Building a custom task#

This notebook provides a behind the scenes look at the Volara framework, how it works, and how you can build upon it to process your own data in whatever way you would like. This is also a good place to start if you are trying to debug a job going wrong.

Daisy#

volara is essentially a convenience wrapper around daisy, a python library for blockwise processing. daisy is a powerful library that provides the basics of blockwise processing. See here for details about daisy. An understanding of daisy is not required to use volara, but will make unstanding and developing using volara easier.

volara provides:

A simple interface for defining blockwise operations, that then generates the necessary daisy code
A set of common operations that are often used in volumetric data processing
Free nice to have features for any task using the volara framework:
- Completed block tracking that is both fast, and easily visualized
- Support for running workers on remote machines, making it easy to utilize slurm, lsf, or any other cluster type. As long as you can create a tcp connection to the machine you want to run the worker on, it should be possible to support any volara task.

> _Information given_:
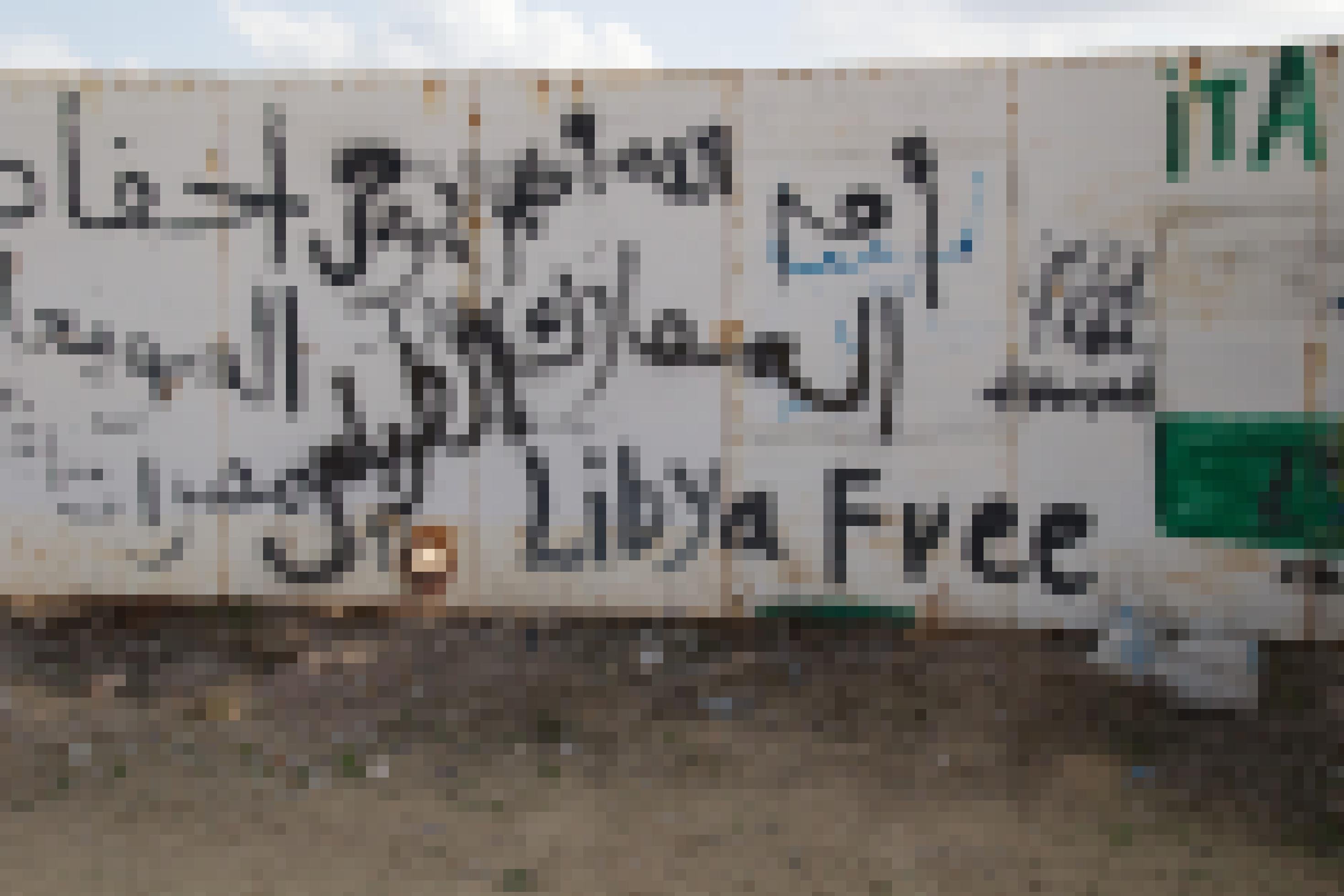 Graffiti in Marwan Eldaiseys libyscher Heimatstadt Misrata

---

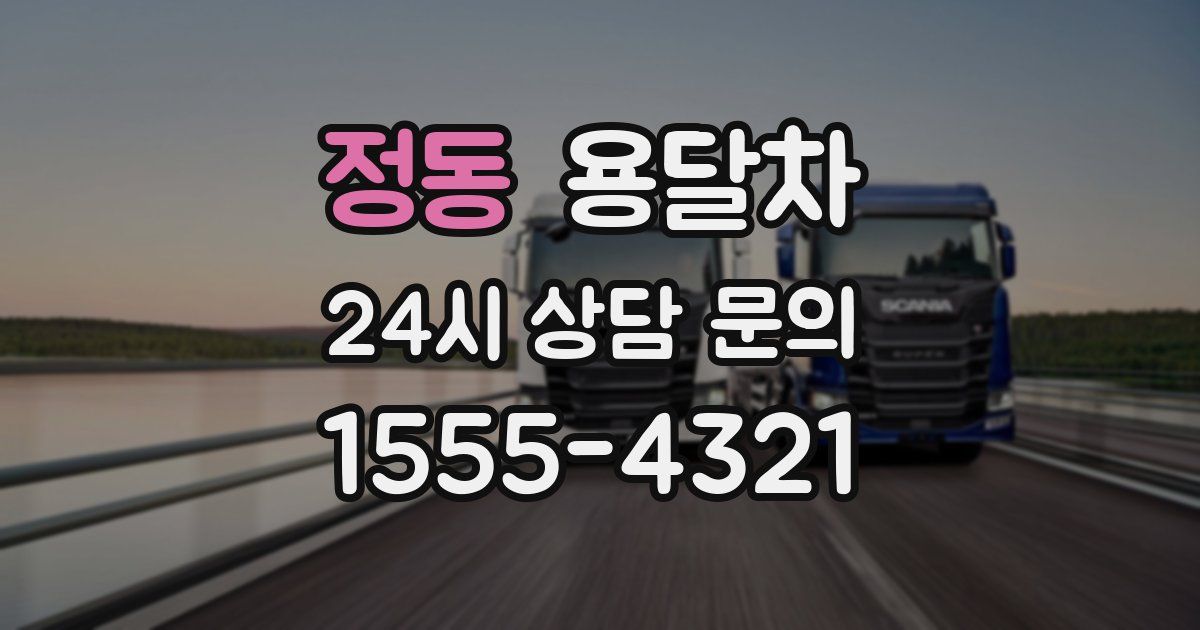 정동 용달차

* * *

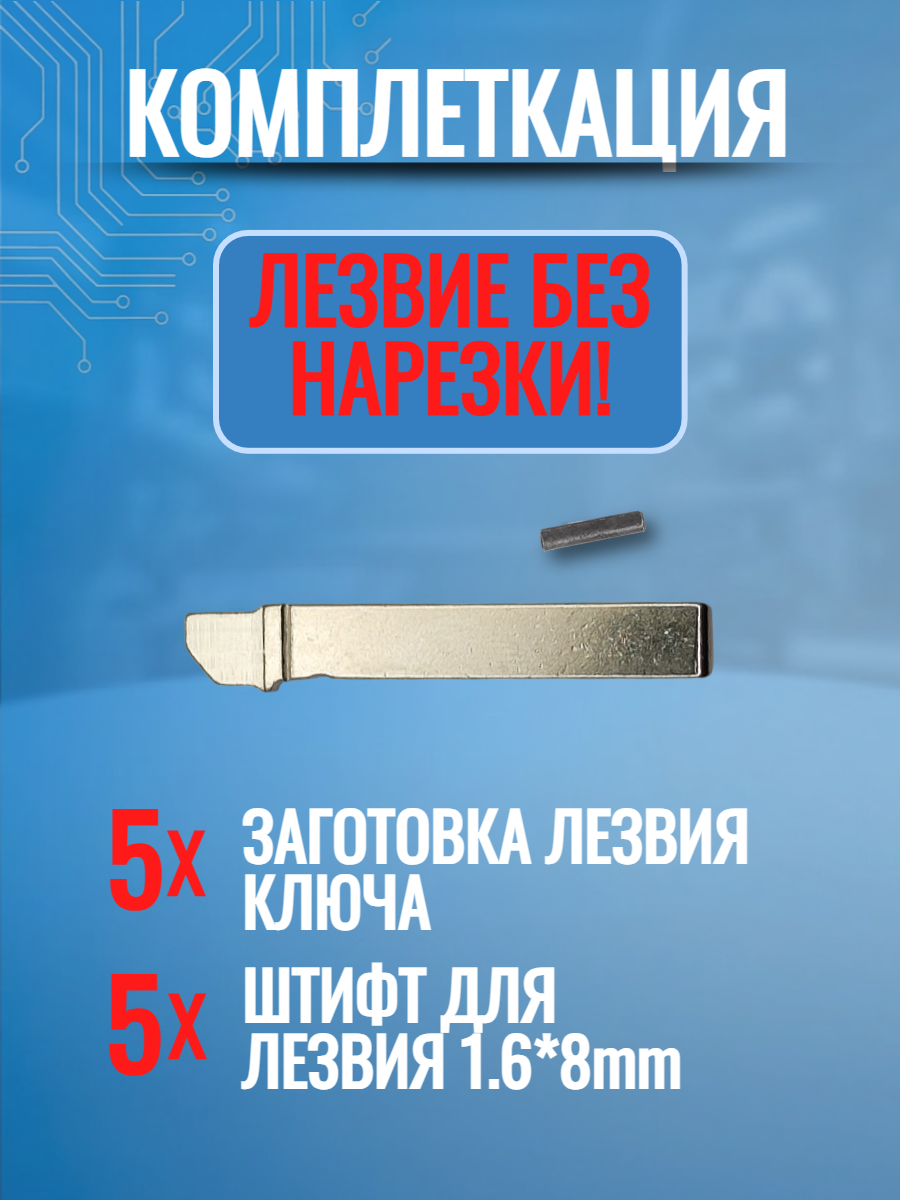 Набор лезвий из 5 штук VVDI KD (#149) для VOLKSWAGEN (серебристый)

> _Study questions_:
(1) Answer the following about the text on building a custom task:
(a) What kind of library is daisy?
(b) Besides offering a behind-the-scenes look at the framework, what is the notebook said to be a good place to start for?
(c) What must be possible with a machine for a volara task's worker to run on it?
(2) Extract from the text on building a custom task the passage from "volara is essentially" to "using volara easier.", copying it word for word.

> _Response list_:
(1)
(a) A Python library for blockwise processing.
(b) Debugging a job that is going wrong.
(c) Creating a TCP connection to that machine.

(2)
volara is essentially a convenience wrapper around daisy, a python library for blockwise processing. daisy is a powerful library that provides the basics of blockwise processing. See here for details about daisy. An understanding of daisy is not required to use volara, but will make unstanding and developing using volara easier.